The University of Tokyo holds a collection of plaster models of three-dimensional functions made in Germany between 1880 and 1890. This collection totalizing over 200 items, acquired and brought back to Japan by Senkichi Nakagawa, a Professor of Mathematics at the Imperial University who was studying in Germany during the Taisho era, is considerably rare even on an international scale. Diverse and varying curves characterize each of these objects. By transferring them to the realm of fashion according to high-level patterning and sewing techniques, we would like to reconsider again the fundamental issue of the human body, its forms and movements, an eternal problem facing every artist.

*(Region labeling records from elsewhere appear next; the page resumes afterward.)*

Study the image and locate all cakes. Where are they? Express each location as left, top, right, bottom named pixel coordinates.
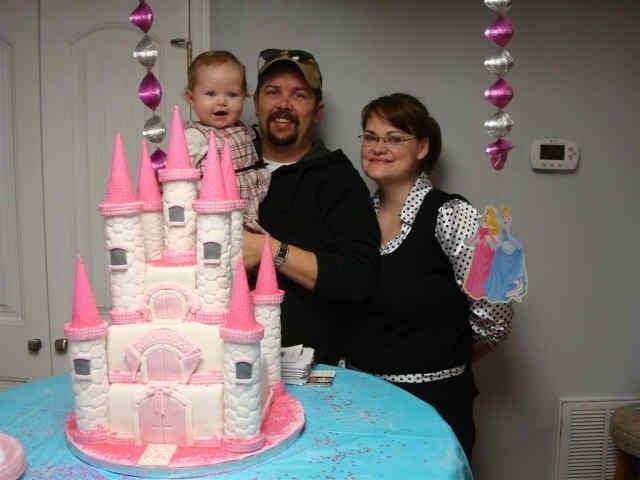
left=63, top=106, right=285, bottom=453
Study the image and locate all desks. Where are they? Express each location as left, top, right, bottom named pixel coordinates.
left=0, top=364, right=469, bottom=480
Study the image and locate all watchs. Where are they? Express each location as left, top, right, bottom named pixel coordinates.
left=273, top=240, right=288, bottom=269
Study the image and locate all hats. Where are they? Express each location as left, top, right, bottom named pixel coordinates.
left=258, top=48, right=322, bottom=91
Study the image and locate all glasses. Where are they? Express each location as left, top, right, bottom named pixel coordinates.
left=357, top=134, right=416, bottom=145
left=260, top=49, right=313, bottom=62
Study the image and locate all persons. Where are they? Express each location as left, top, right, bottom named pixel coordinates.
left=326, top=94, right=515, bottom=467
left=241, top=48, right=380, bottom=367
left=183, top=50, right=272, bottom=237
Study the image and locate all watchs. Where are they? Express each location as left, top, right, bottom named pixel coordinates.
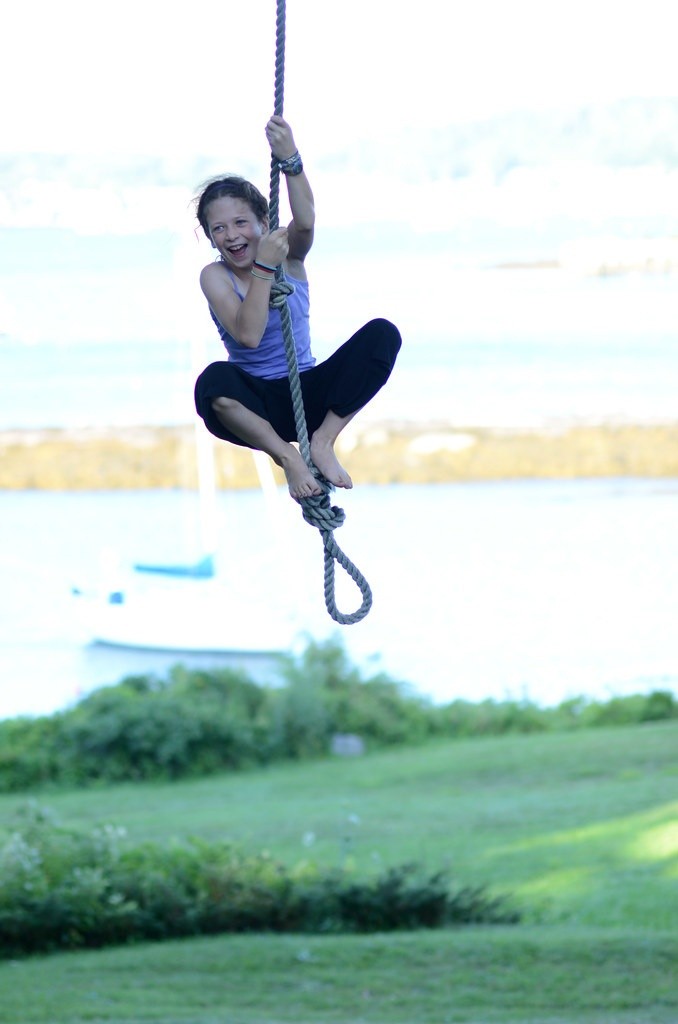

It is the artist Yves Klein who used the word “Anthropometria” (literally “the measure of the human body”) in the field of the plastic arts. In the 1960s, he produced paintings by applying the IKB (International Klein Blue), an industrial pigment he named himself, to the naked bodies of women, pressing them on a canvas and making them roll over. He entitled these paintings Anthropométrie. In Japan, where the traditional stamping technique of takuhon (stone rubbing) exists, Klein’s title was once translated as jintaku (literally “stamping of the human body”). Among the exhibits presented here, the frames which once contained tattooed skin specimens from the Specimen room of the Faculty of Medicine now enclose slight human shadows on the remaining mounting papers, shadows which are precisely jintaku heralding the advent of the Anthropométrie series.
Klein’s work prefigures happenings in that it is a one-time artistic production, and as such it already has a legendary status in the world of art. Moreover, insofar as it has been a significant attempt at reducing human corporality on the bi-dimensional scale of the canvas, Klein’s work has considerably expanded the realm of possibilities for the artistic endeavors to come.